» **About this task**
In the listing that follows, the range to quote begins at the line that has "moving: 38%" and ends after the line that has "scientific name: Otospermophilus beecheyi"; quote it verbatim and add nothing.

» **Task inputs**
━━━━━━━━━━
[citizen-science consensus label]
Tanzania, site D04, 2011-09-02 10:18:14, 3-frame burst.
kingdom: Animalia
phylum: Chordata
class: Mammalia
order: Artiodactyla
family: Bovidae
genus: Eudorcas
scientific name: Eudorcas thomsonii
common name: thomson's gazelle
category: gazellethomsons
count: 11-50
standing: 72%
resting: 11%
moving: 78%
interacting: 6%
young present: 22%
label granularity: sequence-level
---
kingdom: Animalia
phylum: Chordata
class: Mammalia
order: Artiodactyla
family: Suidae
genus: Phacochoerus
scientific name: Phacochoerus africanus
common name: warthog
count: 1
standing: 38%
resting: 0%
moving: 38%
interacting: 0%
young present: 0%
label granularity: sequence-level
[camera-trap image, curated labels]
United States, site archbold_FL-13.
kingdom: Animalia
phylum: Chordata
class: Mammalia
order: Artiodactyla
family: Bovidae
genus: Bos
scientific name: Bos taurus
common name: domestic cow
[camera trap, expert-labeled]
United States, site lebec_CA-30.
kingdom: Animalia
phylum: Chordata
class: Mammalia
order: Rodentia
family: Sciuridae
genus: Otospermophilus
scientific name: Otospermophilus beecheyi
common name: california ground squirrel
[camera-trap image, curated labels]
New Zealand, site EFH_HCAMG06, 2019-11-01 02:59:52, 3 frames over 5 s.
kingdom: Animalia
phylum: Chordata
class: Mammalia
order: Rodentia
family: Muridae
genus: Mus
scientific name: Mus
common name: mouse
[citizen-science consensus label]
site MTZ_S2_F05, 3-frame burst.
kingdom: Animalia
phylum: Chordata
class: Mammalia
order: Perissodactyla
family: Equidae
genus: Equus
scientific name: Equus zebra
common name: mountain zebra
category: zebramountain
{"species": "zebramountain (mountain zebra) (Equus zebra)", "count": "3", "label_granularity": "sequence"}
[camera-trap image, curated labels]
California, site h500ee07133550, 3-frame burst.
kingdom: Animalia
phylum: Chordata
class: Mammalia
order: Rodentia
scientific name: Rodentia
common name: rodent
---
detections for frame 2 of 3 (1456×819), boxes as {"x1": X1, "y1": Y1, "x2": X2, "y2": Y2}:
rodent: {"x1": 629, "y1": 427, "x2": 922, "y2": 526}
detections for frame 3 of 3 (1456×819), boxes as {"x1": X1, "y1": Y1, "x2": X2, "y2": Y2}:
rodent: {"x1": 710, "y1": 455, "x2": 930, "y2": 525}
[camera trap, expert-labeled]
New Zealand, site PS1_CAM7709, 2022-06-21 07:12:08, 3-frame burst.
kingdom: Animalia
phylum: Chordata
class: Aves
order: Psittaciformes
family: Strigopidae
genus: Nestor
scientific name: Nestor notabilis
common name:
━━━━━━━━━━
» **Your response**
moving: 38%
interacting: 0%
young present: 0%
label granularity: sequence-level
[camera-trap image, curated labels]
United States, site archbold_FL-13.
kingdom: Animalia
phylum: Chordata
class: Mammalia
order: Artiodactyla
family: Bovidae
genus: Bos
scientific name: Bos taurus
common name: domestic cow
[camera trap, expert-labeled]
United States, site lebec_CA-30.
kingdom: Animalia
phylum: Chordata
class: Mammalia
order: Rodentia
family: Sciuridae
genus: Otospermophilus
scientific name: Otospermophilus beecheyi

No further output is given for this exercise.